[Image-caption web data]
[Start of Attachment]
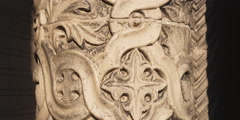 Pan up on details of an ornately carved pillar Stock Footage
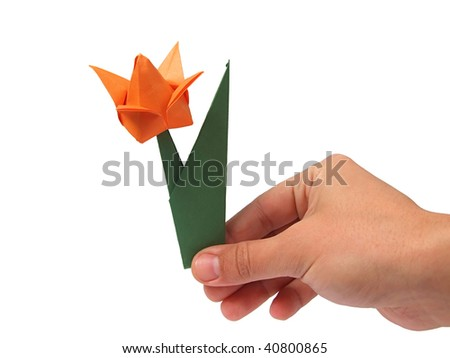 Origami tulip on hand over white - stock photo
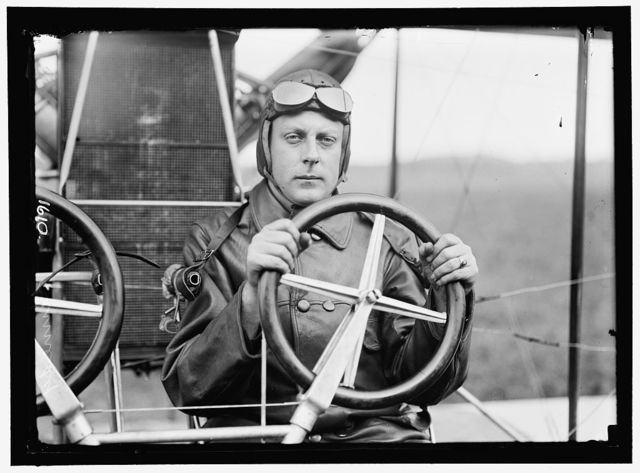 KENNEDY, FRANKLIN. LT., U.S.A. AVIATOR. IN CURTISS DUAL CONTROL AIRPLANE, HEADLESS; COLLEGE PARK, MARYLAND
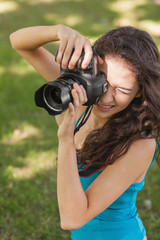 High angle view of brunette young woman taking a picture
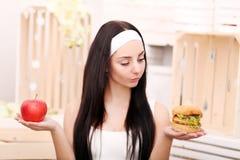 Молодая женщина решает между гамбургером и яблоком Здоровое Lifes стоковая фотография rf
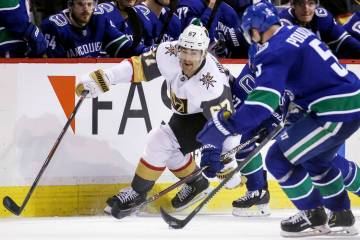 Vegas Golden Knights' Max Pacioretty (67) fights for the puck against Vancouver Canucks' Derrick Pouliot (5) during the second period of an NHL hockey game in Vancouver, British Columbia, Saturday ...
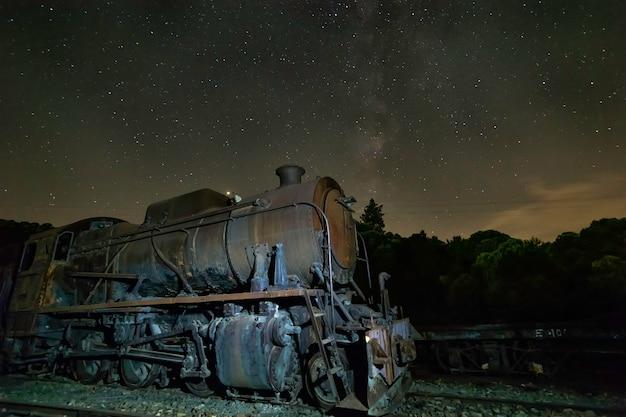 Locomotora antigua con vía láctea por encima de ella. Foto Premium
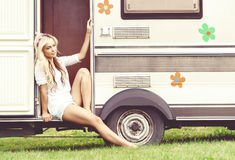 Young and beautiful hippy girl sitting on trailer. Holiday, jour. Young and beautiful hippy girl sitting on trailer at summer. Holiday, journey, vacation concept Royalty Free Stock Photos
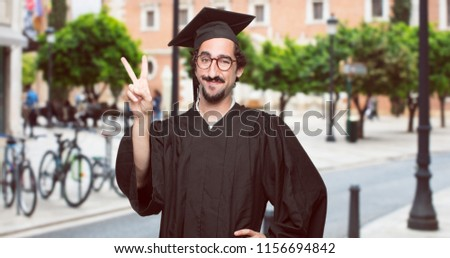 graduate bearded man with a proud, happy and confident expression; smiling and showing off success while gesturing victory with both hands, giving an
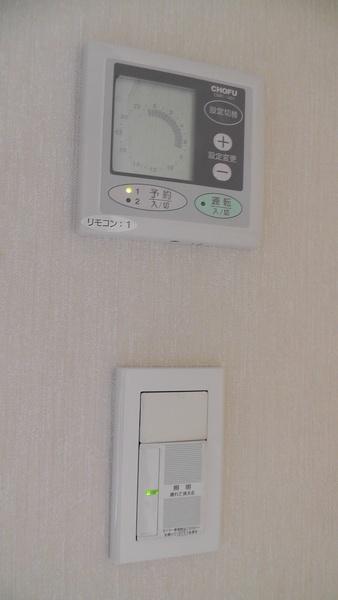 1階キッチンの勝手口にある床暖房用コントローラーと照明用スイッチ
[End of Attachment]
Work to complete →
Each record must be quoted in full and exactly. Do not include the pictures.

Completed task →
 Pan up on details of an ornately carved pillar Stock Footage
 Origami tulip on hand over white - stock photo
 KENNEDY, FRANKLIN. LT., U.S.A. AVIATOR. IN CURTISS DUAL CONTROL AIRPLANE, HEADLESS; COLLEGE PARK, MARYLAND
 High angle view of brunette young woman taking a picture
 Молодая женщина решает между гамбургером и яблоком Здоровое Lifes стоковая фотография rf
 Vegas Golden Knights' Max Pacioretty (67) fights for the puck against Vancouver Canucks' Derrick Pouliot (5) during the second period of an NHL hockey game in Vancouver, British Columbia, Saturday ...
 Locomotora antigua con vía láctea por encima de ella. Foto Premium
 Young and beautiful hippy girl sitting on trailer. Holiday, jour. Young and beautiful hippy girl sitting on trailer at summer. Holiday, journey, vacation concept Royalty Free Stock Photos
 graduate bearded man with a proud, happy and confident expression; smiling and showing off success while gesturing victory with both hands, giving an
 1階キッチンの勝手口にある床暖房用コントローラーと照明用スイッチ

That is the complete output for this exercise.